Gundy and Shenk switched between lead vocals and middle harmonies, while Horst contrasted the low notes of his upright bass with high vocals.

The band offered their take on multiple songs, with tunes ranging from The Grateful Dead’s “Friend of the Devil” to The Beatles’ “When I’m Sixty-Four.”

The Dawg gave the Beatles’ feel-good song a twangy and folksy feel, with Gundy taking lead vocals.

Junior Heather Gabel took in the concert from a spot on the grass. As she listened, she remarked that Gundy’s vocals were “the perfect amount of raspy and smooth.”

Around the half-way point, the band took a break to stretch and mingle with the audience.  Afterwards the band took the stage and joked around while they tuned their instruments and adjusted the stage lights to combat the increasing darkness. 

The second half brought another musician with ties to GC. Skip Barnett, an adjunct English professor, was featured in the band’s rendition of “Wagon Wheel” by Darius Rucker.

Barnett added a high-class look to the group’s relaxed attire, sporting white dress pants and a short-sleeved dress shirt tucked into a brown belt. 

But his musical contribution brought the opposite, adding a gritty and beautiful flavor from his harmonica to the group’s sound.

For Gabel, Barnett was “the cherry on top” to the band’s sound.

After his feature, Barnett left the stage for a few songs.
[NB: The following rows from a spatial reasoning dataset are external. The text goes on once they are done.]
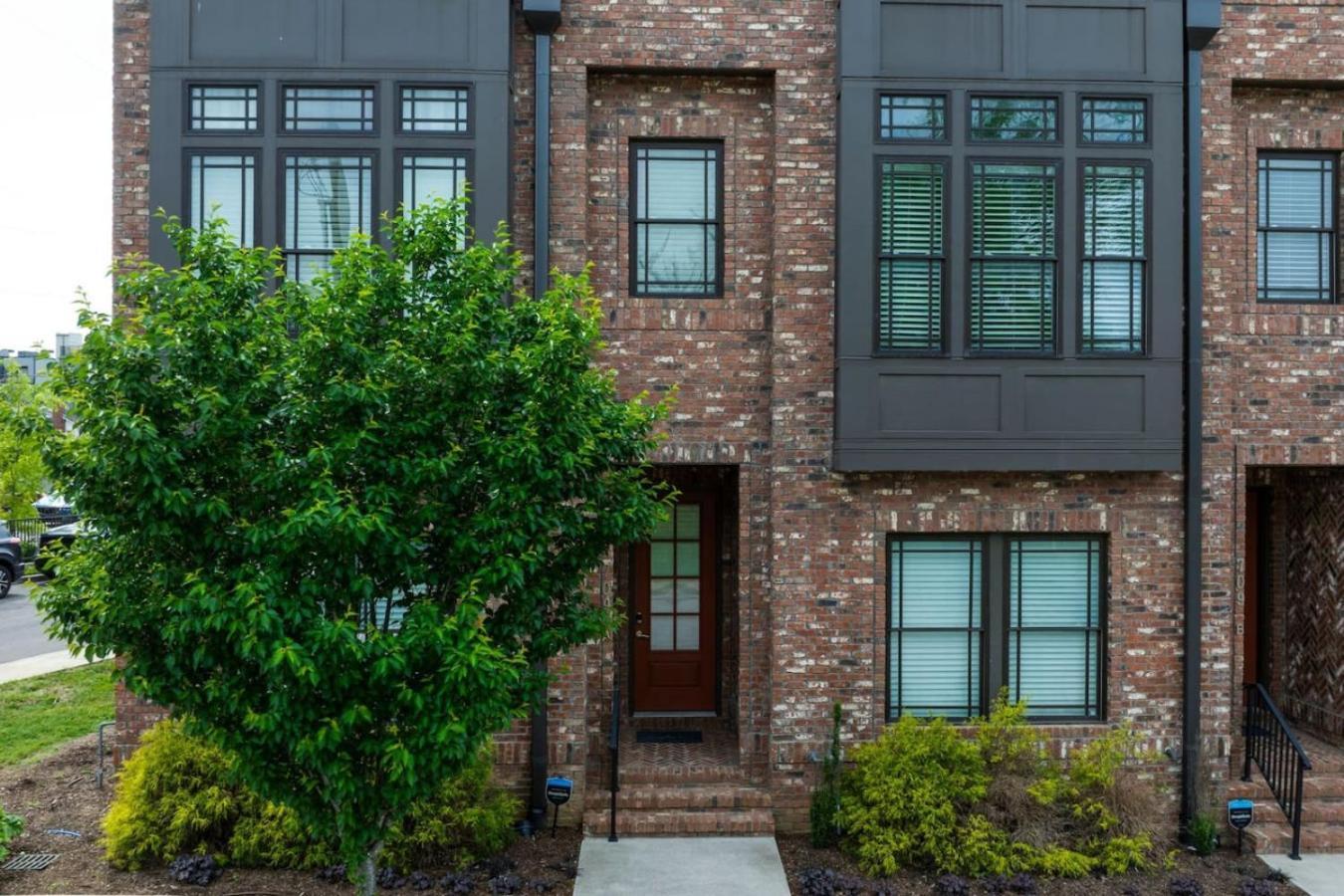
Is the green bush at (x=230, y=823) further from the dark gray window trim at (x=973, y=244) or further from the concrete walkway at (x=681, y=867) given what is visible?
the dark gray window trim at (x=973, y=244)

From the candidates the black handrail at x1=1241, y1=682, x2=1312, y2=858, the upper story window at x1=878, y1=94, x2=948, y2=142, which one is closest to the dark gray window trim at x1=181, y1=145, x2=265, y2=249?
the upper story window at x1=878, y1=94, x2=948, y2=142

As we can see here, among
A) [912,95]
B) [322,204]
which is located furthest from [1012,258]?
[322,204]

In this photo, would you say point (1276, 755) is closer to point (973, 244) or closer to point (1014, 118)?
point (973, 244)

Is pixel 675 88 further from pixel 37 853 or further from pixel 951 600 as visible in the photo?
pixel 37 853

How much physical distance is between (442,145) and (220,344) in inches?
138

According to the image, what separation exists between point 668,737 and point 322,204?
5905 mm

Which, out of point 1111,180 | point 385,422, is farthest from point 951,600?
point 385,422

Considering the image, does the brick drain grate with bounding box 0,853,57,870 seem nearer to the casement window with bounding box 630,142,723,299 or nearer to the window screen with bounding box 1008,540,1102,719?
the casement window with bounding box 630,142,723,299

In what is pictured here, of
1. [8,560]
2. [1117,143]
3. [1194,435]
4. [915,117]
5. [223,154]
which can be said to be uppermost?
[915,117]

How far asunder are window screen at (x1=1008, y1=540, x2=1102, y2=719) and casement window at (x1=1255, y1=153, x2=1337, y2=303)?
304 cm

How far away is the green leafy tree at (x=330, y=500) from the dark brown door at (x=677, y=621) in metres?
4.10

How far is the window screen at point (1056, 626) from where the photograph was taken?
8.38 meters

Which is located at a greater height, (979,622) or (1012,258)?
(1012,258)

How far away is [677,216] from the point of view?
8.51 meters
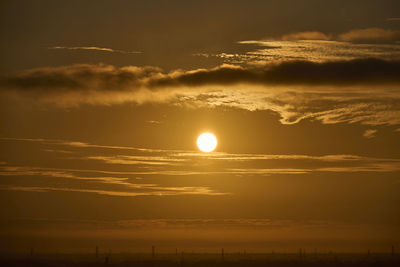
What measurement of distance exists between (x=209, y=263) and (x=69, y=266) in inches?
744

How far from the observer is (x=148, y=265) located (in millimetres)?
87875

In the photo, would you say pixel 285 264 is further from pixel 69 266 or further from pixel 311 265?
pixel 69 266

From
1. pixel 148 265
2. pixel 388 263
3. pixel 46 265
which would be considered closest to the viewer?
pixel 46 265

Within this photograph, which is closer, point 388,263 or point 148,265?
point 148,265

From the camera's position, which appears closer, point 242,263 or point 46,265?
point 46,265

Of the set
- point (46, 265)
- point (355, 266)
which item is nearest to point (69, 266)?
point (46, 265)

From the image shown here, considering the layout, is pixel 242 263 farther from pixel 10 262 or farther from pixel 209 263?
pixel 10 262

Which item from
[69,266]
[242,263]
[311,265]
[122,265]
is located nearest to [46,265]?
[69,266]

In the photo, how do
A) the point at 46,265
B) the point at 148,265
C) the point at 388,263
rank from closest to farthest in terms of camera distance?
the point at 46,265 → the point at 148,265 → the point at 388,263

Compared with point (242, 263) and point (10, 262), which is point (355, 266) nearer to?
point (242, 263)

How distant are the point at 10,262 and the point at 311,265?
39.5 metres

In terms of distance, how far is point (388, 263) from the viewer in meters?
94.2

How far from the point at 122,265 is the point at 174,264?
7.21 meters

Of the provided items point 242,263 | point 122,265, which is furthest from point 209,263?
point 122,265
Shenk then broke out the pedal steel guitar on a song dedicated to Gundy’s wife who had turned 50 years old, “or somewhere in that ballpark.”

The evening wound down around 9 p.m. with good food eaten, local beer drunk and folk music floating up into the night sky.

The Dawg will be performing next at the Kendallville Apple Festival in Kendallville, Indiana, this coming Saturday at 11:00 a.m., 1:00 p.m. and 3:00 p.m.